This past week, I finally started to get into the swing of things! Monday, my Pilates class was cancelled forever, so I had to run to the U Catolica San Joaquin campus to register for a half credit class last minute. I ended up taking soccer, and I think the change was for the best! I’m starting to make friends in that class, and I’ve been settling in much better with a set schedule.
I also had my first test. It went pretty well for what I was expecting and I now know how to prepare for his future tests. So, all in all, I’m still feeling pretty positive about everything.
Saturday, we went to Curicó, a town about 3 hours to the south of Santiago, to a Vendimia. A vendimia is a blessing of the start of the harvest season and of the grapes. There’s a princess, a festival, a grape squishing contest, wine tastings, asados, a market, etc. It’s a giant grape festival, and is a ton of fun. We have festivals in America, but for some reason, I liked this one more. I’m not really sure how, maybe it was just because I’m in Chile.

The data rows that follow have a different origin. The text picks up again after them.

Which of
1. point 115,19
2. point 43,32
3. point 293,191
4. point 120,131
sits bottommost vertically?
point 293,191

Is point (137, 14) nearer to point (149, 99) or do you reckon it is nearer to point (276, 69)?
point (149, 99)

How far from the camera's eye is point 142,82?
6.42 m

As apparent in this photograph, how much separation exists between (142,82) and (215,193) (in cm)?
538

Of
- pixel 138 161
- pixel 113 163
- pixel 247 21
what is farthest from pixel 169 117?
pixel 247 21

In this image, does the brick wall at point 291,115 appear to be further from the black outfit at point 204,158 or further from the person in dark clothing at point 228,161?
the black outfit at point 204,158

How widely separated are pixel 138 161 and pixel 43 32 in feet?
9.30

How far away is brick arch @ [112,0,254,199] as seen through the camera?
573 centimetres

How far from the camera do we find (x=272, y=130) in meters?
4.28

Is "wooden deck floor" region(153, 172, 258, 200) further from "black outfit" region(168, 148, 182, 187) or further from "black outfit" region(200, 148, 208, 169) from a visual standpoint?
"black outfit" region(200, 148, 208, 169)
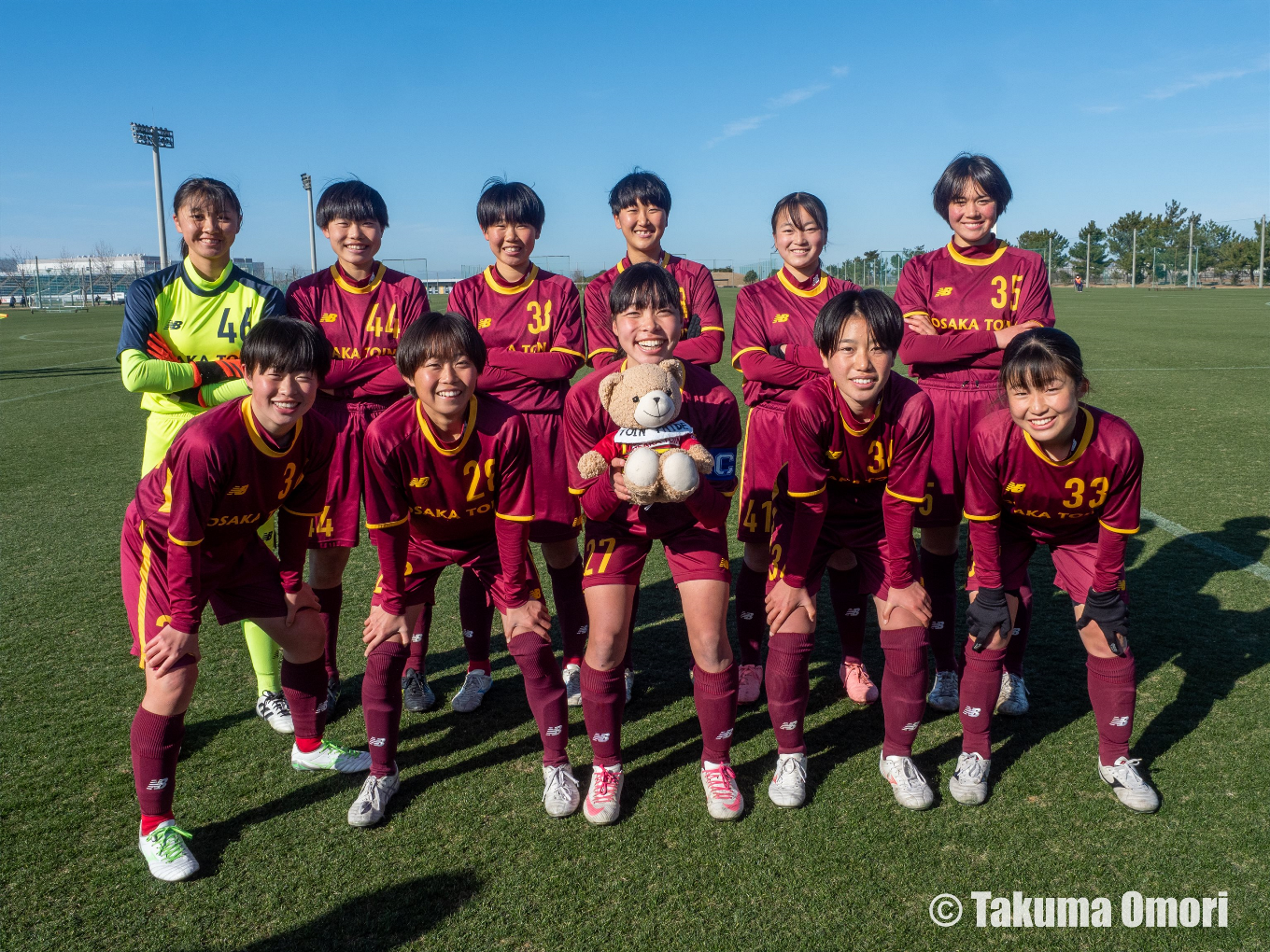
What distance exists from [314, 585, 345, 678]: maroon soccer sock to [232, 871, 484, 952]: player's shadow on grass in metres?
1.24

We got to the festival and then had breakfast as a group. After breakfast, we had an opportunity to wander through the markets while they were still setting up. They started blessing the festival, the grapes, and from what I gathered, whatever they felt the need to bless, then moved onto the traditional weighing of the princess. They sit the princess of the Vendimia on a giant balance and then find her weight in bottles of wine. I felt like it was a bit public, but tradition is tradition. After the weighing and the blessings, the grape squishing contest began. There were 6 teams who competed to see who could create the most juice in a set amount of time. It was definitely a lot of fun to watch. After the contest, the stage cleared the way for bands who played the rest of the day.
Attendants to the festival were able to buy wineglasses and tickets. The tickets functioned to buy food and beverages. There were wine, food, and juice vendors spread out on one side, and then a whole section of vendors grilling meat in another section of the festival. The rest of the festival had different vendors selling homemade jewelry, clothes, art, jams, cheeses, chocolates, and basically whatever you could think of. It was a lot of fun. We just wandered around taking in the festival and chatting with different vendors about the merchandise.

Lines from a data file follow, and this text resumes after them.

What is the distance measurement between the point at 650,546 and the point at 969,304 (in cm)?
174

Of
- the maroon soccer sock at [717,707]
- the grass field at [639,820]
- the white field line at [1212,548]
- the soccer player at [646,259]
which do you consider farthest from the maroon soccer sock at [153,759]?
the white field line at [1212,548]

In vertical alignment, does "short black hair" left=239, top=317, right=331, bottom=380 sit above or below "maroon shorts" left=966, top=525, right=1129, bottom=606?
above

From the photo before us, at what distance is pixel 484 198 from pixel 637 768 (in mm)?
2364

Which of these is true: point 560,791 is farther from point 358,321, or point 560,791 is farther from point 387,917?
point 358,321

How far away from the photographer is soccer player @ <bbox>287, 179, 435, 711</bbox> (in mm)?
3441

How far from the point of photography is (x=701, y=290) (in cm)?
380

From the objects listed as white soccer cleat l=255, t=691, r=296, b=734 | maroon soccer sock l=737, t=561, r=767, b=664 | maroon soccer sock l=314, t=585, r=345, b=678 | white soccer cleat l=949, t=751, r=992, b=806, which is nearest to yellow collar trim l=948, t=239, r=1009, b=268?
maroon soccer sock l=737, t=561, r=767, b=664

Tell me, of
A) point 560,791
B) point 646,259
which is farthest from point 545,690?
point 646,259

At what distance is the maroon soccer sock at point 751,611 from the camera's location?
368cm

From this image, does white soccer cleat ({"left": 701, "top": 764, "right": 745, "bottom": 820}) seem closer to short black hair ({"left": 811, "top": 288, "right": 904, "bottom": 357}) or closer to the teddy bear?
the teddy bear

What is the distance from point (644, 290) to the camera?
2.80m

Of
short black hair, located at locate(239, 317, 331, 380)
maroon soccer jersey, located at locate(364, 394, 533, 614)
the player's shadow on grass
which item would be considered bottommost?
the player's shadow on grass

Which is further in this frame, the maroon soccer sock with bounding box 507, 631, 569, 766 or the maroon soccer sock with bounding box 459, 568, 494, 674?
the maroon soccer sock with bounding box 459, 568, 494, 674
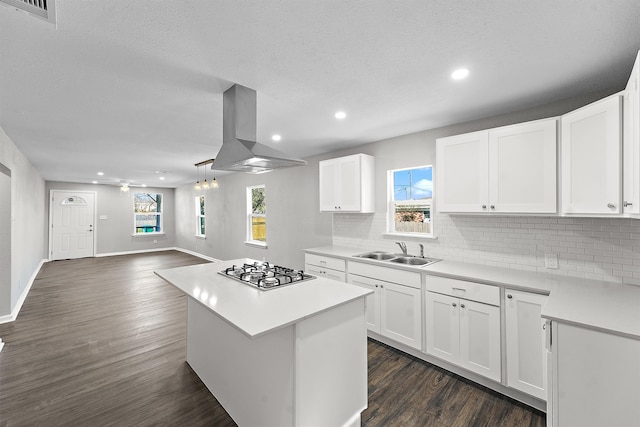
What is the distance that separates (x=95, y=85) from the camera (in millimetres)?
2113

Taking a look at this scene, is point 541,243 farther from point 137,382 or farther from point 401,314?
point 137,382

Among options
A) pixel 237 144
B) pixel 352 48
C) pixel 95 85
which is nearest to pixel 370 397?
pixel 237 144

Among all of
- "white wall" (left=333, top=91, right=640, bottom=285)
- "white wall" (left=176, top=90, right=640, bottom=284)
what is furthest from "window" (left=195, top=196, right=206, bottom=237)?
"white wall" (left=333, top=91, right=640, bottom=285)

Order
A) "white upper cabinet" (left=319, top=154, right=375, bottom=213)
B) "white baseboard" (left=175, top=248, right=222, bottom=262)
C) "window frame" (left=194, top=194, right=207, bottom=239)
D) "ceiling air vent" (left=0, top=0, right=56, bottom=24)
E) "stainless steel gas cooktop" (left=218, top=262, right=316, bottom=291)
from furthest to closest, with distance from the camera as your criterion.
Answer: "window frame" (left=194, top=194, right=207, bottom=239) → "white baseboard" (left=175, top=248, right=222, bottom=262) → "white upper cabinet" (left=319, top=154, right=375, bottom=213) → "stainless steel gas cooktop" (left=218, top=262, right=316, bottom=291) → "ceiling air vent" (left=0, top=0, right=56, bottom=24)

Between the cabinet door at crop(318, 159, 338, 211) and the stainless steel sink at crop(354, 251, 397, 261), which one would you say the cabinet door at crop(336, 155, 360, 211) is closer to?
the cabinet door at crop(318, 159, 338, 211)

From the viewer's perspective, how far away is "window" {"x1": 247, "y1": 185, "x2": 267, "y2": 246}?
630cm

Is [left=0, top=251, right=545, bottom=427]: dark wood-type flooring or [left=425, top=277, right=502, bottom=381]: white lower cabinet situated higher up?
[left=425, top=277, right=502, bottom=381]: white lower cabinet

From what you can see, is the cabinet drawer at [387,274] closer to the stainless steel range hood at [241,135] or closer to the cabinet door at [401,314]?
the cabinet door at [401,314]

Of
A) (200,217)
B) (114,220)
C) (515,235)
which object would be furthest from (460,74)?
(114,220)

Here’s the other thing: Chileans are also really nice. The vendors, while they were trying to sell us things, were genuinely interested in talking to us. They were fun and cracked me up. I like how easy it is to just strike up a conversation here.
After the festival, we headed to a tour of a winery. I’ve been on tours of wineries before, but what was great about this one was that we actually got to see the vineyards. We started in the vineyards, and they encouraged us to walk around and try their grapes. While we were trying the grapes, the guide explained the different grapes and growing methods and how they affected the wine. It was really interesting. After the vineyard, we got to tour the wine cellar and learn about how the wine is processed and stored before heading back to Santiago.
All in all, it was a fun day, and it was great to get out of Santiago and see another part of Chile!